Une enquête d’AlgoTransparency tend à démontrer que l’algorithme de YouTube favorise les contenus les plus clivants, au détriment de toute neutralité politique ou culturelle. La campagne présidentielle américaine en aurait largement fait les frais.
Guillaume Chaslot, 36 ans, a longtemps travaillé pour Google, dont il a été limogé en 2013 pour avoir voulu, dit-il, souligner que la prétendue neutralité du géant du web cachait une partialité totale. Dans une enquête menée par son association, AlgoTransparency, et publiée par le Guardian, il le montre de façon éclatante, en prenant YouTube comme sujet d’étude.
551 vidéos pro-Trump contre 92 pro-Clinton durant la campagne présidentielle !
En cause : l’algorithme qui propose les contenus aux utilisateurs en fonction de ce qu’ils ont déjà regardé. Google le prétend neutre, ne prenant en compte que les clics et les goûts du public, couplé à ceux de l’utilisateur.
Mais l’enquête du Guardian démontre que cet algorithme recommande toujours les mêmes types de contenus, les plus clivants, les plus étranges et souvent de piètre qualité. AlgoTransparency prend l’exemple de la campagne présidentielle américaine : dans les vidéos politiques les plus recommandées par YouTube, 92 étaient pro-Clinton, et 551 pro-Trump !
Ce déséquilibre flagrant pose une vraie question de neutralité : les vidéos de l’extrême-droite américaine ou les théories conspirationnistes sont largement favorisées, parce que plus à même de créer une addiction.
Un choix de Google de favoriser les goûts les plus discutables du public
Google se défend en affirmant que son algorithme se contente de déterminer quelles vidéos (ou quel type de vidéos) sont les plus vues par les utilisateurs, et les mettre en avant ; le géant du web explique que si les vidéos recommandées posent problème à quelqu’un, cette personne doit se retourner vers le public, pas vers la plateforme.

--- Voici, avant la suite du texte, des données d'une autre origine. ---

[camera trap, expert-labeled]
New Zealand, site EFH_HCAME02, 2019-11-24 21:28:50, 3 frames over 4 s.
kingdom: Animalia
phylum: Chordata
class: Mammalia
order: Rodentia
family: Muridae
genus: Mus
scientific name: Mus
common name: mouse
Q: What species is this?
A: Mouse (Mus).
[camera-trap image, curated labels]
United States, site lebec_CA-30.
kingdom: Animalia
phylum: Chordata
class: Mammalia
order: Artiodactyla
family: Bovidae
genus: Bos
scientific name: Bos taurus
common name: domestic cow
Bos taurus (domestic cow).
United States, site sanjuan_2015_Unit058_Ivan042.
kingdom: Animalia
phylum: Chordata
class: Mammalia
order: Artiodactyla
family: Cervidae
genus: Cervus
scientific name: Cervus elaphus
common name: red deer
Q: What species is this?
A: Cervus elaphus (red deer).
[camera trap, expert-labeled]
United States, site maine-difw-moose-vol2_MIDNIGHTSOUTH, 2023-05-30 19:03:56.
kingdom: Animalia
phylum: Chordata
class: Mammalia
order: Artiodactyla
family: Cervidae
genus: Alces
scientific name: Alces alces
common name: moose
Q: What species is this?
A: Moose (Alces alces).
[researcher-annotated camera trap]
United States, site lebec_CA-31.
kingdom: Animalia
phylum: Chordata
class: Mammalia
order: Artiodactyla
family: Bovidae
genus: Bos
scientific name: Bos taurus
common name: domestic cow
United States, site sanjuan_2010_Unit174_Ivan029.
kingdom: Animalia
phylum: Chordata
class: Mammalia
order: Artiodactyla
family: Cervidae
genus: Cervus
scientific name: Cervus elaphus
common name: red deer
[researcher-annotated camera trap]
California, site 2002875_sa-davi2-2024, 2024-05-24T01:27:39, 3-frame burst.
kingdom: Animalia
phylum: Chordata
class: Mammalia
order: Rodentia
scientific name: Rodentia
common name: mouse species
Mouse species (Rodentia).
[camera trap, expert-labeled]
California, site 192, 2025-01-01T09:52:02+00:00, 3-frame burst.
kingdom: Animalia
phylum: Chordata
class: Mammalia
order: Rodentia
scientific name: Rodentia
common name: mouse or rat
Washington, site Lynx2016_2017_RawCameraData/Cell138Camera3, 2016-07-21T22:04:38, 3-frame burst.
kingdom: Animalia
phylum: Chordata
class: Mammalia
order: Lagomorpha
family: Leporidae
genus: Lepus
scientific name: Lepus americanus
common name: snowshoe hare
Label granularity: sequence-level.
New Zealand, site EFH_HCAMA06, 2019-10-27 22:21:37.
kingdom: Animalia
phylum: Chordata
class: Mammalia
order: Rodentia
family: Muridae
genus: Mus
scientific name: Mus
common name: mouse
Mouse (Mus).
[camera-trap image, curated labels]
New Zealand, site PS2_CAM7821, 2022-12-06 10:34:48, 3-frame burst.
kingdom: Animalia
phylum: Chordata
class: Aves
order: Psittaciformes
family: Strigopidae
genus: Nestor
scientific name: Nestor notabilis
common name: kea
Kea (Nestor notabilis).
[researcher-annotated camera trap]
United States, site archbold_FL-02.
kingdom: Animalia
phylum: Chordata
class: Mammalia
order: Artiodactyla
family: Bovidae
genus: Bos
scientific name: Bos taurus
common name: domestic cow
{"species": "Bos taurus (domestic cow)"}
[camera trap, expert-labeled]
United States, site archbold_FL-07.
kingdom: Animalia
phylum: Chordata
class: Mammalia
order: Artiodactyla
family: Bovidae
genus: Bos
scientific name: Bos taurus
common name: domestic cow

Pour autant, Guillaume Chaslot affirme que cet algorithme pourrait facilement être modifié, pour ne plus enfermer les utilisateurs dans un nivellement vers le bas des contenus, en filtrant davantage certain type de vidéos, et en se penchant, aussi, sur la qualité et le sérieux des informations proposées. Il raconte que Google a refusé en bloc ces modifications, de crainte qu’une meilleure qualité ne baisse le taux d’addiction des utilisateurs et réduisent leur temps de présence sur la plateforme.
Les algorithmes de YouTube « sont des machines à désinformer »
En effet, d’un strict point de vue stratégique, la qualité ou la diversité des contenus ne préoccupe pas YouTube : l’objectif est de proposer un maximum de vidéos attirantes, quitte à verser dans la démagogie, dans la provocation gratuite, dans le soutien à des idées ou théories discutables – tant que les internautes continuent de cliquer, de passer du temps sur la plateforme et de consommer des publicités.
Mais le fait est que YouTube est un média particulièrement suivi, ressenti comme neutre, et qu’une orientation idéologique forte y a des effets considérables. Se retrancher derrière l’excuse du goût du public pour se déresponsabiliser est au mieux déraisonnable, au pire dangereux. « Les algorithmes de recherche et de recommandations (de YouTube) sont des machines à désinformer » expose le sociologue Zeynep Tufekci, spécialiste des nouvelles technologies.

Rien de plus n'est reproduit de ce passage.